Re: [PATCH 1/4] mm: introduce cma_alloc_bulk API

David Hildenbrand <david@xxxxxxxxxx> · Mon, 23 Nov 2020 15:15:37 +0100

On 17.11.20 19:19, Minchan Kim wrote:
> There is a need for special HW to require bulk allocation of
> high-order pages. For example, 4800 * order-4 pages, which
> would be minimum, sometimes, it requires more.
> 
> To meet the requirement, a option reserves 300M CMA area and
> requests the whole 300M contiguous memory. However, it doesn't
> work if even one of those pages in the range is long-term pinned
> directly or indirectly. The other option is to ask higher-order
> size (e.g., 2M) than requested order(64K) repeatedly until driver
> could gather necessary amount of memory. Basically, this approach
> makes the allocation very slow due to cma_alloc's function
> slowness and it could be stuck on one of the pageblocks if it
> encounters unmigratable page.
> 
> To solve the issue, this patch introduces cma_alloc_bulk.
> 
> 	int cma_alloc_bulk(struct cma *cma, unsigned int align,
> 		gfp_t gfp_mask, unsigned int order, size_t nr_requests,
> 		struct page **page_array, size_t *nr_allocated);
> 
> Most parameters are same with cma_alloc but it additionally passes
> vector array to store allocated memory. What's different with cma_alloc
> is it will skip pageblocks without waiting/stopping if it has unmovable
> page so that API continues to scan other pageblocks to find requested
> order page.
> 
> cma_alloc_bulk is best effort approach in that it skips some pageblocks
> if they have unmovable pages unlike cma_alloc. It doesn't need to be
> perfect from the beginning at the cost of performance. Thus, the API
> takes gfp_t to support __GFP_NORETRY which is propagated into
> alloc_contig_page to avoid significat overhead functions to inrecase
> CMA allocation success ratio(e.g., migration retrial, PCP, LRU draining
> per pageblock) at the cost of less allocation success ratio.
> If the caller couldn't allocate enough pages with __GFP_NORETRY, they
> could call it without __GFP_NORETRY to increase success ratio this time
> if they are okay to expense the overhead for the success ratio.
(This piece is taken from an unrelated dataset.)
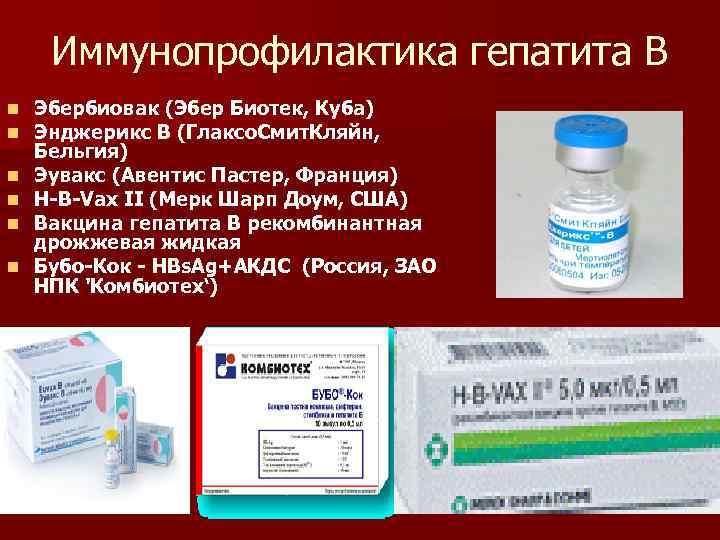 вакцины гепатит в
I'm not a friend of connecting __GFP_NORETRY  to PCP and LRU draining.
Also, gfp flags apply mostly to compaction (e.g., how to allocate free
pages for migration), so this seems a little wrong.

Can we instead introduce

enum alloc_contig_mode {
	/*
	 * Normal mode:
	 *
	 * Retry page migration 5 times, ... TBD
	 *
	 */
	ALLOC_CONTIG_NORMAL = 0,
	/*
	 * Fast mode: e.g., used for bulk allocations.
         *
	 * Don't retry page migration if it fails, don't drain PCP
         * lists, don't drain LRU.
	 */
	ALLOC_CONTIG_FAST,
};

To be extended by ALLOC_CONTIG_HARD in the future to be used e.g., by
virtio-mem (disable PCP, retry a couple of times more often ) ...

-- 
Thanks,

David / dhildenb